GLOBAL MARKETS – Global equities return as investors weigh on the economy over diplomacy

* Asian stocks returned from 3-month lows

* Economic optimism thwarted by concerns about tensions between China and the US

* The euro / dollar is the lowest since November in terms of divergent health prospects

* European shares increased by 0.6-0.8%

TOKYO, March 26 (Reuters) – Global equities returned to a three-month low on Friday, as investors focused more on optimism about the global economic recovery than on rising tensions between the West and China.

European stocks appear to be opening up more, with Euro Stoxx futures rising 0.8% and British FTSE futures gaining 0.61%.

The former MSCI Asia Index rose 1.43% after hitting a three-month low on Thursday, as the Shanghai Composite Index gained 1.53%, recording a three-day loss.

On Thursday, Chinese stocks fell to a three-month low at the beginning of the month. The European Union joined Washington’s allies last week in imposing sanctions on officials in China’s Xinjiang region on charges of human rights abuses, leading to sanctions in retaliation in Beijing.

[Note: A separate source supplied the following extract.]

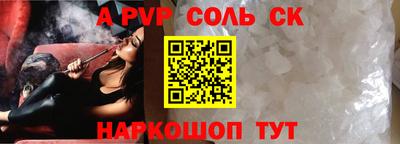 jwh Донской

“All the sanctions so far have been largely symbolic and should have little economic impact. But the Sino-US confrontation affects market sentiment. It could take some time for them to reach any compromise, “said Yasutada Suzuki, head of emerging market investments at Sumitomo Mitsui Bank.

The Japanese Nikkei rose 1.47% after Wall Street staged a rally, driven by cheap, cyclical stocks that were hit by the pandemic.

The Dow Jones industrial average rose 0.62% and the S&P 500 gained 0.52%, while the Nasdaq Composite added just 0.12%.

“It’s the end of the month, the end of the quarter and for Japanese players, at the end of the financial year, so we see random flows from all kinds of players,” said Masanari Takada, an asset cross strategist at Nomura Securities.

“But overall, those who led the trade based on their positive view of the Chinese economy are now closing their positions, while those who failed to go on that wave are looking to see if they should buy on the dive.”

While markets were driven more by various end-of-quarter transactions than by the news flow, analysts noted that overnight headlines largely supported equities.

Data from the US Department of Labor showed that claims for unemployment benefits fell to a one-year low last week, a sign that the US economy is on the verge of growing stronger as the public health situation improves.

In his first official press conference, US President Joe Biden said he would double his administration’s vaccination launch plan after reaching the previous target of 100 million photos 42 days ahead of schedule.

But while improving the US health crisis has sustained global risk appetite, investors are increasingly alarmed by a divergence in health conditions.

“Vaccination in continental Europe is falling behind. In relation to the USA, the economic reopening will probably be delayed, because some countries are forced to impose blockades “, said Soichiro Matsumoto, investment director, Japan, at the private banking unit of Credit Suisse in Tokyo.

This put pressure on the euro, which licked its wounds to $ 1.1782 after falling above $ 1.1762 overnight, its lowest levels since November.

The dollar also rose to 109.21 yen, a striking distance from last week’s nine-month high of 109,365 yen.

The US index was near its highest level since mid-November, after gaining 2.0% so far this month.

Oil prices recovered slightly from a 4% drop on Thursday, although they are on track for the third consecutive week of losses due to concerns about a further reduction in demand.

In addition to Europe, major developing economies, such as Brazil and India, are also struggling with a resurgence of COVID-19 cases.

The market has attracted some more support due to supply disruptions, as a container ship stranded in the Suez Canal could block the vital shipping lane for weeks.

American crude oil rose last time by 1.33% to $ 59.35 a barrel, and Brent to $ 62.62, up 1.08%.